Wednesday, December 26, 2018

A New Year of Hope!

With 2018 shrinking in the review mirror, there can be absolutely no doubt that we live in a fallen world, pockmarked by sin in every corner. There are times—seeming to occur more and more often—when hope and the strength to endure get lost in the fear of terrorism, the cruelty of debilitating diseases and addictions, and the wake of destruction left behind by natural disasters. Sometimes, we feel like we just don’t have a prayer…
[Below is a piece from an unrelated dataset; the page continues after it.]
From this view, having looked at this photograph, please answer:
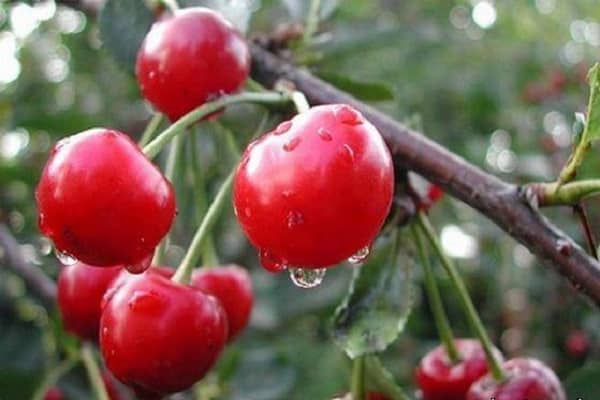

What can possibly be said to the parents of an infant killed during a tornado outbreak? Or to the wife of the victim of a terrorist? To the person who must helplessly watch cancer slowly steal a loved one's life?

It doesn’t seem fair to us that some are made to suffer and others are not… Though realistically, and sadly, you’d be hard-pressed to find a person alive on this Earth who has not been hurt in some way by sin…

God, who is good and does not make bad thing happens, gave us free will, the freedom to choose. And from the very git-go (see Genesis 3), we humans have been making wrong choices, the consequences of which have been compounding exponentially over the generations; today we live in a society rife with sin (war, crime, pollution, corruption, domestic abuse, infidelity, gender confusion, suicide, terrorism, pornography, destruction of the very planet we live on…the list is growing). Yet even though we often suffer at our own hand, we never suffer alone. We have a God who knows more about suffering and the bad side of our human nature than we will ever experience in a lifetime—that little baby in the manger will not only be subjected to Man’s inhumanity, he will suffer a slow and painful death with the sins of the world upon him. God in Jesus walked among us—and died for us—to save us from ourselves.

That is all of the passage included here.